La marée est alors revenue. Je l’ai laissée m’emporter. Je me suis délesté de ce poids mort, trop lourd, qui m’aurait fait sombrer. A la place, j’ai laissé couler au fond l’existence de ces choses du coeur que je ressentais pour toi. Je me suis anesthésié durant une dizaine d’années. S’il m’arrivait d’être saisi par la tristesse ou la colère que j’exprimais dans un écrit vengeur, le vide reprenait vite l'espace. Je me suis longtemps questionné sur la durée, que j’estimais pathologique, sinon pathétique, de ce deuil pour notre histoire successivement requalifiée de perte (de sentiments, de temps, d'argent), d'erreur de parcours, puis plus simplement de relation non amoureuse et que d'aucuns résumeront de toxique ou masochiste à la lecture de mon récit arbitrairement à charge. Je l’expliquais par la composante obsessionnelle de ma personnalité et très certainement une peur traumatique de l’abandon. Mais j'étais aussi dans le déni de mes véritables affects. Sitôt qu’une sensation de manque ou d’injustice surgissait, je piochais dans le sac à rancœur, bien rempli, de ce fameux été passé ensemble réécrivant chaque scène en tourment. Ainsi, « Nous » continuait d'exister, tout en m'en défendant farouchement. Mais je ne pourrai me mentir éternellement : après notre séparation, je ne connaîtrai que sept amants éphémères et mes rêves, à défaut de mes pensées que je refoulais, continueront de me ramener régulièrement à toi.
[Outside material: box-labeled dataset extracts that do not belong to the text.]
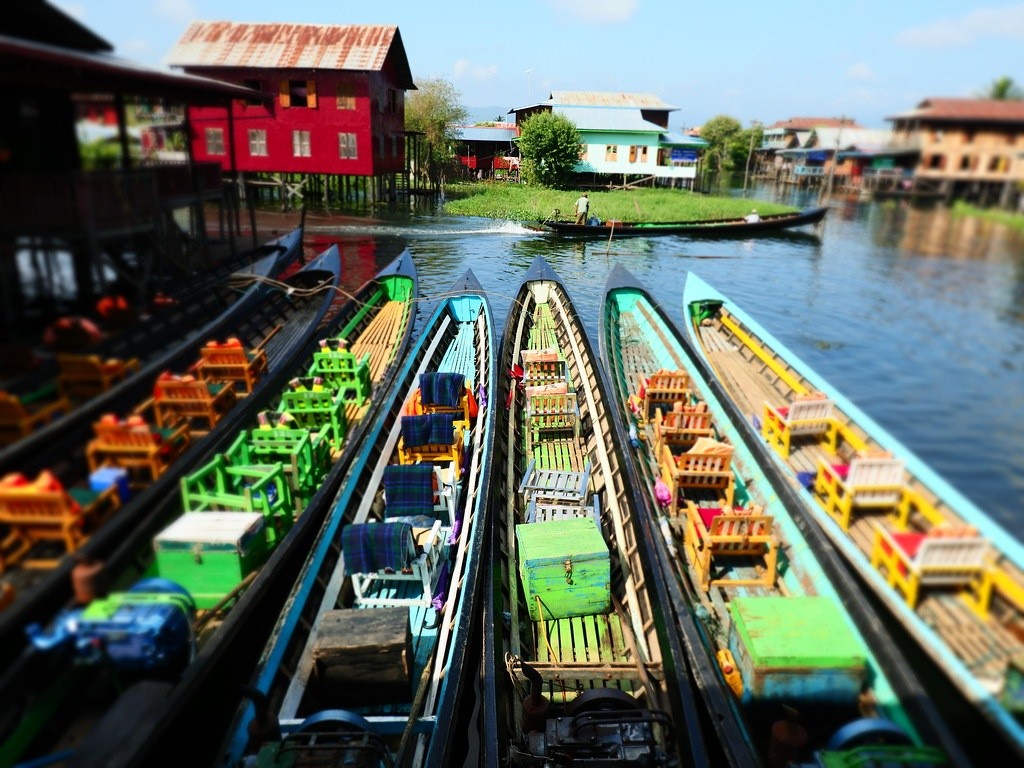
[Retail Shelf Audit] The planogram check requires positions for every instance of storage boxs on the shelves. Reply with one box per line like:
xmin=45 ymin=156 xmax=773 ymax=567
xmin=606 ymin=219 xmax=623 ymax=227
xmin=728 ymin=595 xmax=869 ymax=725
xmin=87 ymin=468 xmax=128 ymax=505
xmin=311 ymin=606 xmax=413 ymax=708
xmin=515 ymin=517 xmax=611 ymax=623
xmin=152 ymin=511 xmax=268 ymax=612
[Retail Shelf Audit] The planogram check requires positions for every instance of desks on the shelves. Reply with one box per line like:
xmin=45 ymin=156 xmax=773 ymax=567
xmin=179 ymin=428 xmax=318 ymax=553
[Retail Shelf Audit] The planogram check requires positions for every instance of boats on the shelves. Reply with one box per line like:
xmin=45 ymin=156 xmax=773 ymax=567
xmin=483 ymin=253 xmax=761 ymax=768
xmin=215 ymin=267 xmax=496 ymax=768
xmin=680 ymin=271 xmax=1024 ymax=749
xmin=0 ymin=247 xmax=418 ymax=768
xmin=596 ymin=262 xmax=953 ymax=768
xmin=520 ymin=206 xmax=829 ymax=239
xmin=0 ymin=226 xmax=345 ymax=665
Le temps aidant, j’ai fini par accepter cette affection bancale que je te vouais : un sentiment stérile qui ne sera jamais partagé, une douleur familière devenue presque apaisante en comblant ton absence.

Près de quinze après notre rencontre, en vidant ma cave, je tombais sur le vieux téléphone à touches de nos premières conversations nocturnes, un Alcatel que tu raillais affectueusement. Hasard du calendrier, ce fut une semaine avant tes cinquante ans. Quelques jours plus tard, spontanément, je t'adressai mes voeux par un SMS auquel tu répondis : « Merci, c’est gentil mais qui est-ce ? ».
Sitôt que tu eus l'information, plus de retour. Tu ne le saurais jamais car je me doute que tu as aussitôt bloqué mon numéro, mais je ne te relançai pas. Sans attente, je ne fus nullement attristé ou blessé. Un peu déçu, certes : ne nous apprend-on pas que le temps érode jusqu’aux arêtes les plus tranchantes ?
Par ta réaction, tu restais celui que j’avais alors connu, fidèle à ses limites comme je le suis à mon attachement. Quelques semaines plus tard, sans manifestation de ta part pour mon demi-siècle, j’ai enfin paisiblement intégré le fait d’avoir été définitivement effacé. Toi, tu restes écrit sur les pages d'une histoire vécue puis devenue fiction. Aussi parfois, quand le Moi d’avant, jeune homme rêveur aux yeux malicieux, refait surface, mon inconscient construit un scénario de midinette qui nous ferait se croiser dans un bar, un wagon de métro. Mais, même dans mes songes, ton apparition est vécue comme un mirage, un arrêt sur image pendant quelques millièmes de seconde, un regard, un sourire puis la reprise inexorable du temps, loin de toi.

Un jour, probablement par hasard, j’apprendrai sa mort. J’apprendrai alors la date officielle de sa disparition.